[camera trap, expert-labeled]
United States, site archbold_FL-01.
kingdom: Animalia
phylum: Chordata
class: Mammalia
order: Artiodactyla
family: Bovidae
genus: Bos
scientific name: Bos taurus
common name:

• • • • • • •

*Task description*
Here the answer is the exact run of lines above, from the line with "order: Artiodactyla" down to the last, and nothing else.

*Written answer*
order: Artiodactyla
family: Bovidae
genus: Bos
scientific name: Bos taurus
common name:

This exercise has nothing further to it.